DATA FOR PROCESSING:
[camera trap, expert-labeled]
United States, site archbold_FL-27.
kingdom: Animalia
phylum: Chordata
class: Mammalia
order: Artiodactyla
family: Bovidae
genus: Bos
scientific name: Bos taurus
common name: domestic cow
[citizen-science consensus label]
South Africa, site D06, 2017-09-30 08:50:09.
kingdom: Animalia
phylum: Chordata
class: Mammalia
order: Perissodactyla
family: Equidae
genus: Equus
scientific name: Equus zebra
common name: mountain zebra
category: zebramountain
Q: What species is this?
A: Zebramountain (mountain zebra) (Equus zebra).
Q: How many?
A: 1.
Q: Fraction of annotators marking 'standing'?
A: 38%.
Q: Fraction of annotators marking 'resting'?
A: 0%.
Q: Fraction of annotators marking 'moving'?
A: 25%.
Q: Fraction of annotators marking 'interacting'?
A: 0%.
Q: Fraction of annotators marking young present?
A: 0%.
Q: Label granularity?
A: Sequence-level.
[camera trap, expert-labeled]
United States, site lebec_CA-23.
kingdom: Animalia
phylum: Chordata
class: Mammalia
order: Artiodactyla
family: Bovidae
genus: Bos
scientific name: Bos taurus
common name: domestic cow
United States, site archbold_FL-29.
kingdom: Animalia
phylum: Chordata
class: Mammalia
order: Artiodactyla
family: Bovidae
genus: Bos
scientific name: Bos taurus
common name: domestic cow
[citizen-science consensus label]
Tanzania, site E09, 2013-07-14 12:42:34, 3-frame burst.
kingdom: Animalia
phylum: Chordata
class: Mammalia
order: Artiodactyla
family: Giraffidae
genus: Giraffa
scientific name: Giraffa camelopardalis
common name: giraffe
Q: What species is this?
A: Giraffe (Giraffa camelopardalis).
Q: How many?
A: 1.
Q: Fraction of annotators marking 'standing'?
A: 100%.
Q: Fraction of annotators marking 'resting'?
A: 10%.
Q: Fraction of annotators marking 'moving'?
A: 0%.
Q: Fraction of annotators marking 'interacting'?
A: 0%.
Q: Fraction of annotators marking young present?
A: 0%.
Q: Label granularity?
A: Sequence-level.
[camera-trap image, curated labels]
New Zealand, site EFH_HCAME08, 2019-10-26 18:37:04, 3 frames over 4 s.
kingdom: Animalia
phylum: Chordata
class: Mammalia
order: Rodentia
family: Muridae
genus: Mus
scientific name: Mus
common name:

INSTRUCTIONS TO FOLLOW: Output all of the data again. Match it exactly.

WRITTEN RESPONSE:
[camera trap, expert-labeled]
United States, site archbold_FL-27.
kingdom: Animalia
phylum: Chordata
class: Mammalia
order: Artiodactyla
family: Bovidae
genus: Bos
scientific name: Bos taurus
common name: domestic cow
[citizen-science consensus label]
South Africa, site D06, 2017-09-30 08:50:09.
kingdom: Animalia
phylum: Chordata
class: Mammalia
order: Perissodactyla
family: Equidae
genus: Equus
scientific name: Equus zebra
common name: mountain zebra
category: zebramountain
Q: What species is this?
A: Zebramountain (mountain zebra) (Equus zebra).
Q: How many?
A: 1.
Q: Fraction of annotators marking 'standing'?
A: 38%.
Q: Fraction of annotators marking 'resting'?
A: 0%.
Q: Fraction of annotators marking 'moving'?
A: 25%.
Q: Fraction of annotators marking 'interacting'?
A: 0%.
Q: Fraction of annotators marking young present?
A: 0%.
Q: Label granularity?
A: Sequence-level.
[camera trap, expert-labeled]
United States, site lebec_CA-23.
kingdom: Animalia
phylum: Chordata
class: Mammalia
order: Artiodactyla
family: Bovidae
genus: Bos
scientific name: Bos taurus
common name: domestic cow
United States, site archbold_FL-29.
kingdom: Animalia
phylum: Chordata
class: Mammalia
order: Artiodactyla
family: Bovidae
genus: Bos
scientific name: Bos taurus
common name: domestic cow
[citizen-science consensus label]
Tanzania, site E09, 2013-07-14 12:42:34, 3-frame burst.
kingdom: Animalia
phylum: Chordata
class: Mammalia
order: Artiodactyla
family: Giraffidae
genus: Giraffa
scientific name: Giraffa camelopardalis
common name: giraffe
Q: What species is this?
A: Giraffe (Giraffa camelopardalis).
Q: How many?
A: 1.
Q: Fraction of annotators marking 'standing'?
A: 100%.
Q: Fraction of annotators marking 'resting'?
A: 10%.
Q: Fraction of annotators marking 'moving'?
A: 0%.
Q: Fraction of annotators marking 'interacting'?
A: 0%.
Q: Fraction of annotators marking young present?
A: 0%.
Q: Label granularity?
A: Sequence-level.
[camera-trap image, curated labels]
New Zealand, site EFH_HCAME08, 2019-10-26 18:37:04, 3 frames over 4 s.
kingdom: Animalia
phylum: Chordata
class: Mammalia
order: Rodentia
family: Muridae
genus: Mus
scientific name: Mus
common name:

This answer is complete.